- _WHAT YOU ARE ASKED TO DO_
Reproduce every one of the records below word for word, with each line kept as it appears.
--- Begin EXERCISE MATERIAL ---
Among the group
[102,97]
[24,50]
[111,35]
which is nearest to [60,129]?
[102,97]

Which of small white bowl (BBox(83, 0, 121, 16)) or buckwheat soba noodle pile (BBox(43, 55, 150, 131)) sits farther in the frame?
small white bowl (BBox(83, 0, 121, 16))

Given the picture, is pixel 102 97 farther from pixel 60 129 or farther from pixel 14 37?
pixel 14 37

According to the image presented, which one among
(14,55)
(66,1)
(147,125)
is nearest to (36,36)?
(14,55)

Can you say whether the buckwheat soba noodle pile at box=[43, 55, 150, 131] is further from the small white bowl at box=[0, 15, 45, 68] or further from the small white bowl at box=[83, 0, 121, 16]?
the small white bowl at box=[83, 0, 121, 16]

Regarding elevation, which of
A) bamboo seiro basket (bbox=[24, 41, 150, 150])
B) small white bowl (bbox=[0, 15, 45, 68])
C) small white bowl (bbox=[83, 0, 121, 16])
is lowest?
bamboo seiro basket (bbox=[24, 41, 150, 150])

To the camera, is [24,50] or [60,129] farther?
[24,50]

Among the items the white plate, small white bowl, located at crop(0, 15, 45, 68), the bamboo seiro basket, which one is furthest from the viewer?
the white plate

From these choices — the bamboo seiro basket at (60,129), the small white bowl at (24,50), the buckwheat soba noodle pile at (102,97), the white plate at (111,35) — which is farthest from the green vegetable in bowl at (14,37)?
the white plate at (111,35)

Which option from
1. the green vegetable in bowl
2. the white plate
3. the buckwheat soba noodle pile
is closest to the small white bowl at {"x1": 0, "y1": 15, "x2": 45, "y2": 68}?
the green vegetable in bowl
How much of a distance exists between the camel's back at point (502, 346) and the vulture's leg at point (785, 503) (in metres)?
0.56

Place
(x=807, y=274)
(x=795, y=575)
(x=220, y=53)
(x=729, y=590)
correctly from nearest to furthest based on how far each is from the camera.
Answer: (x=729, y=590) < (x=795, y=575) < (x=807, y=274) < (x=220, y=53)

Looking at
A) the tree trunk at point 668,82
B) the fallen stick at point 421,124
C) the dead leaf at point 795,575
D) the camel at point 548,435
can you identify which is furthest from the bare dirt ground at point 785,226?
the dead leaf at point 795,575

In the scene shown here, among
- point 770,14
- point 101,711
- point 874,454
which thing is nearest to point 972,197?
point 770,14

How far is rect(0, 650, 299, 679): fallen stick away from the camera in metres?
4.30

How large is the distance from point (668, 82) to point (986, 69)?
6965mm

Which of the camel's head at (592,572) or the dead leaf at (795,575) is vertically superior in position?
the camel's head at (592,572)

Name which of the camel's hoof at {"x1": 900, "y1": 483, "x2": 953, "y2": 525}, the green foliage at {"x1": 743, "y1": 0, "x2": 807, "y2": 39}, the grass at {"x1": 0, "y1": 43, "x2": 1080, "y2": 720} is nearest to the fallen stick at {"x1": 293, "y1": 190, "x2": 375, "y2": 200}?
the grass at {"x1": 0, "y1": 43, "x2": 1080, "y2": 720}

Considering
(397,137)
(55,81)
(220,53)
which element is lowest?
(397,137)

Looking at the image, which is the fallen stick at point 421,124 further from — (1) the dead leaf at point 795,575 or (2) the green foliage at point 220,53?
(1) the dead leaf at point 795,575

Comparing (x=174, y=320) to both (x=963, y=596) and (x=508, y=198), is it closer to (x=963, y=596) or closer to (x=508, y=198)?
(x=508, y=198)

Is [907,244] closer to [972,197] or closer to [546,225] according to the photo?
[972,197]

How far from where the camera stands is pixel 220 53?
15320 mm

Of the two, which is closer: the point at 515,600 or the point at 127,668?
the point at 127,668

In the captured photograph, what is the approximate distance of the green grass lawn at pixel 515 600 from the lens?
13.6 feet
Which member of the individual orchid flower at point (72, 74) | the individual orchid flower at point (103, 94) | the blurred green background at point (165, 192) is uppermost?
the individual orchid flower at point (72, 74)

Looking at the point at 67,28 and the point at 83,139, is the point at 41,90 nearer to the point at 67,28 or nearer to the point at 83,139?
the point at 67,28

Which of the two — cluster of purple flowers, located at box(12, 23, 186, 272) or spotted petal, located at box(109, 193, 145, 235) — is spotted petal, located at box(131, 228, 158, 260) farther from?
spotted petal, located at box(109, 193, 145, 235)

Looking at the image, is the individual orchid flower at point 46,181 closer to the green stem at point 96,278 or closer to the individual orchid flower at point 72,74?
--- End EXERCISE MATERIAL ---
- _RESPONSE TO THIS TASK_
Among the group
[102,97]
[24,50]
[111,35]
which is nearest to [60,129]?
[102,97]

Which of small white bowl (BBox(83, 0, 121, 16)) or buckwheat soba noodle pile (BBox(43, 55, 150, 131)) sits farther in the frame?
small white bowl (BBox(83, 0, 121, 16))

Given the picture, is pixel 102 97 farther from pixel 60 129 or farther from pixel 14 37?
pixel 14 37

According to the image presented, which one among
(14,55)
(66,1)
(147,125)
is nearest to (36,36)?
(14,55)

Can you say whether the buckwheat soba noodle pile at box=[43, 55, 150, 131] is further from the small white bowl at box=[0, 15, 45, 68] or further from the small white bowl at box=[83, 0, 121, 16]?
the small white bowl at box=[83, 0, 121, 16]

Regarding elevation, which of
A) bamboo seiro basket (bbox=[24, 41, 150, 150])
B) small white bowl (bbox=[0, 15, 45, 68])
C) small white bowl (bbox=[83, 0, 121, 16])
is lowest?
bamboo seiro basket (bbox=[24, 41, 150, 150])

To the camera, is [24,50] or [60,129] farther?
[24,50]

Among the items the white plate, small white bowl, located at crop(0, 15, 45, 68), the bamboo seiro basket, which one is furthest from the viewer?
the white plate

From these choices — the bamboo seiro basket at (60,129), the small white bowl at (24,50), the buckwheat soba noodle pile at (102,97), the white plate at (111,35) — which is farthest from the green vegetable in bowl at (14,37)?
the white plate at (111,35)

Which option from
1. the green vegetable in bowl
2. the white plate
3. the buckwheat soba noodle pile
is closest to the small white bowl at {"x1": 0, "y1": 15, "x2": 45, "y2": 68}?
the green vegetable in bowl
How much of a distance exists between the camel's back at point (502, 346) and the vulture's leg at point (785, 503) (in metres)?
0.56

Place
(x=807, y=274)
(x=795, y=575)
(x=220, y=53)
(x=729, y=590)
correctly from nearest to furthest based on how far each is from the camera.
Answer: (x=729, y=590) < (x=795, y=575) < (x=807, y=274) < (x=220, y=53)

Looking at
A) the tree trunk at point 668,82
B) the fallen stick at point 421,124
C) the dead leaf at point 795,575
D) the camel at point 548,435
can you identify which is furthest from the bare dirt ground at point 785,226?
the dead leaf at point 795,575

In the scene shown here, among
- point 770,14
- point 101,711
- point 874,454
which thing is nearest to point 972,197?
point 770,14

How far is rect(0, 650, 299, 679): fallen stick away from the camera in metres?
4.30

How large is the distance from point (668, 82) to point (986, 69)?
6965mm

Which of the camel's head at (592,572) or the dead leaf at (795,575) is vertically superior in position?
the camel's head at (592,572)

Name which of the camel's hoof at {"x1": 900, "y1": 483, "x2": 953, "y2": 525}, the green foliage at {"x1": 743, "y1": 0, "x2": 807, "y2": 39}, the grass at {"x1": 0, "y1": 43, "x2": 1080, "y2": 720} is nearest to the fallen stick at {"x1": 293, "y1": 190, "x2": 375, "y2": 200}?
the grass at {"x1": 0, "y1": 43, "x2": 1080, "y2": 720}

Considering
(397,137)
(55,81)
(220,53)
which element is lowest?
(397,137)

Looking at the image, which is the fallen stick at point 421,124 further from — (1) the dead leaf at point 795,575 or (2) the green foliage at point 220,53?
(1) the dead leaf at point 795,575

Comparing (x=174, y=320) to both (x=963, y=596) and (x=508, y=198), is it closer to (x=963, y=596) or closer to (x=508, y=198)?
(x=508, y=198)

Is [907,244] closer to [972,197] or closer to [546,225] according to the photo?
[972,197]

How far from where the camera stands is pixel 220 53?
15320 mm

Of the two, which is closer: the point at 515,600 or the point at 127,668?
the point at 127,668

In the captured photograph, what is the approximate distance of the green grass lawn at pixel 515 600 from the lens?
13.6 feet
Which member of the individual orchid flower at point (72, 74) | the individual orchid flower at point (103, 94) | the blurred green background at point (165, 192) is uppermost?
the individual orchid flower at point (72, 74)

Looking at the point at 67,28 and the point at 83,139, is the point at 41,90 nearer to the point at 67,28 or nearer to the point at 83,139?
the point at 67,28

Which of the two — cluster of purple flowers, located at box(12, 23, 186, 272) or spotted petal, located at box(109, 193, 145, 235) — is spotted petal, located at box(131, 228, 158, 260) farther from?
spotted petal, located at box(109, 193, 145, 235)

Looking at the image, is the individual orchid flower at point 46,181 closer to the green stem at point 96,278 or closer to the individual orchid flower at point 72,74?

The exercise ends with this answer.